It has been an interest of mine for many years to record our local wildlife and having lived round Birmingham for most of my life I have found some of the best places to do it. Living near to the countryside there is every opportunity to explore and to find out more about our wildlife of which there is a lot.
My particular interest is in insects and butterflies and if anything else gets in the way then I try and capture it on my camera including flowers, fungi, birds, and the occasional landscape if the weather is good. Having been a professional Photographer for just over 35 years, mostly covering weddings and portraits with the occasional commercial project, it was quite a change when I took to capturing butterflies and insects.
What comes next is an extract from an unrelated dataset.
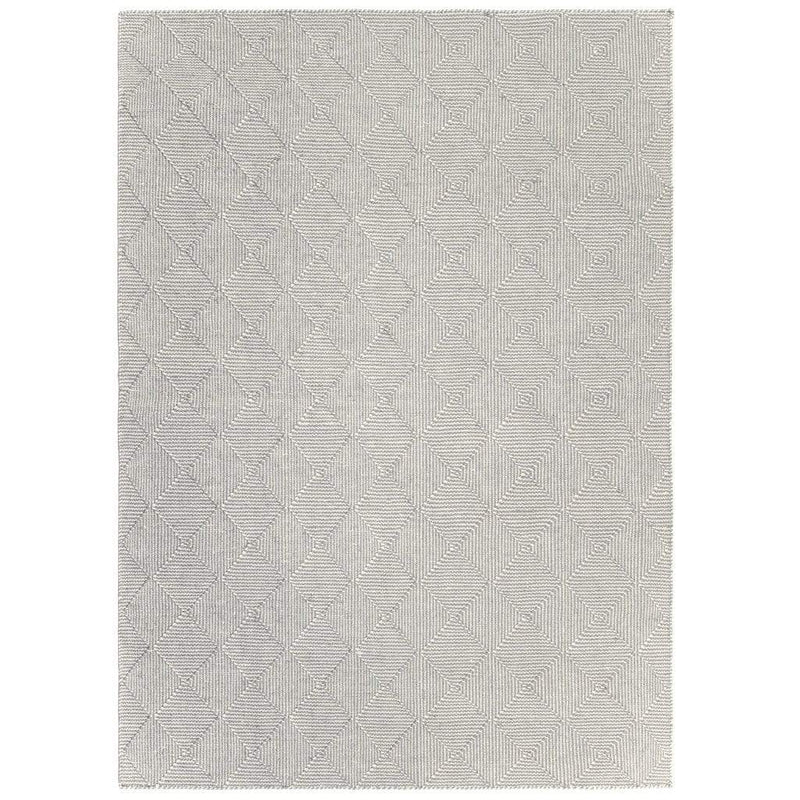 Zala Slate Rug is a recycled rug handwoven from 100% repurposed plastic bottles.  This recycled flat weave rug features a diamond weave pattern in pale grey and neutral yarns. Close up of weave shown.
It has been just over three years ago when I bought my new camera which is a LUMIX, with LEICA optics, what superb images it produces.
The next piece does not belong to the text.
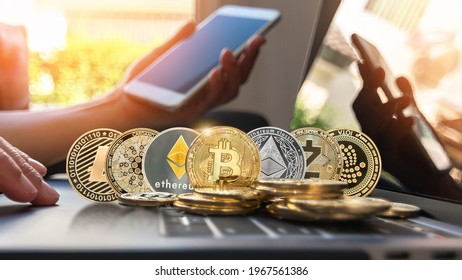 Bitcoin BTC cryptocurrency coin with altcoin digital crypto currency tokens, ETC Ethereum, ADA Cardano, LTC Litecoin, IOTA Miota,  ZEC Zcash for defi decentralized financial banking p2p global market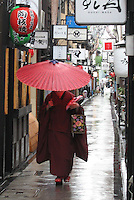 A Geisha and the Red Umbrella - Kyoto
I retired nearly two years ago and this newfound hobby has provided me with an interest and something to occupy my time, photographing butterflies is a real change to capturing people. Becoming a member of Butterfly Conservation last year, a charity devoted to saving butterflies, moths and their habitats throughout the UK, has provided me with so much information about these delightful creatures.
To date I have managed to record 19 of the 72 butterfly species in this country so I have got a long way to go before I see them all, with some of them being extremely rare and only found in very remote places - so I have set myself quite a task to complete over the next few years.
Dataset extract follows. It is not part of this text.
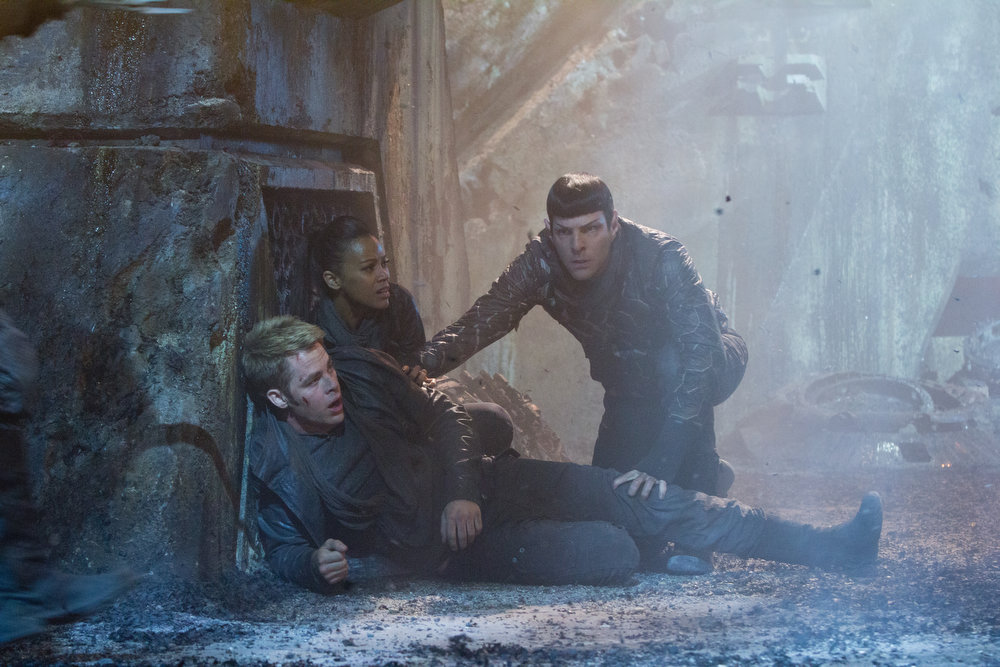 . (Left to right) Chris Pine is Kirk, Zoe Saldana is Uhura and Zachary Quinto is Spock in STAR TREK INTO DARKNESS, from Paramount Pictures and Skydance Productions. (Photo by Zade Rosenthal)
Rather than cover all the butterflies that I have recorded over the last three years I am going to concentrate on some gorgeous little Skippers of which I have photographed three species: Small Skipper, Essex Skipper, and the Large Skipper. These are by far my most captured and fascinating to observe. It must be said that the Small Skipper and Essex Skipper are very similar so not so easy to tell apart, here I will try to explain the differences.
All of these butterflies are fairly common provided you know their habitat, if you find one there will most certainly be more to follow. Small Skippers seem to live in quite large colonies and normally inhabit the same patches of tufted grass during one breeding season so once you find them you can go back again to record and observe them. One of the plants that they enjoy the most is Clover of which there are many, I have included some of these in my photos and they can be found basking on the long meadow grasses when the sun is out.
The most detailed of these three Skippers is the Large Skipper which has quite distinctive markings and tends to be found in the same areas as the Small Skipper living in large colonies. Similar to the Small Skippers they only have one generation per year and are around until August at the latest, the first can usually be spotted in early June. There is one thing you need to know when you are looking for any of these butterflies and that is they are very small, no bigger than 34mm (an inch and a half in old imperial measurements).
The difference between the Small and Essex Skipper is the colour on the tip of the antenna, on the Small it is orange and the Essex it is glossy black. This is not always easy to spot but you can see the difference between these two photos. The Essex Skipper live in large colonies and they tend to only be around for July and August inhabiting the same open grassland as the Small Skipper and feed of the same plants.
I hope my blog will encourage you to go out and find some Skippers and maybe even take some photos of them. Good luck with your own adventures!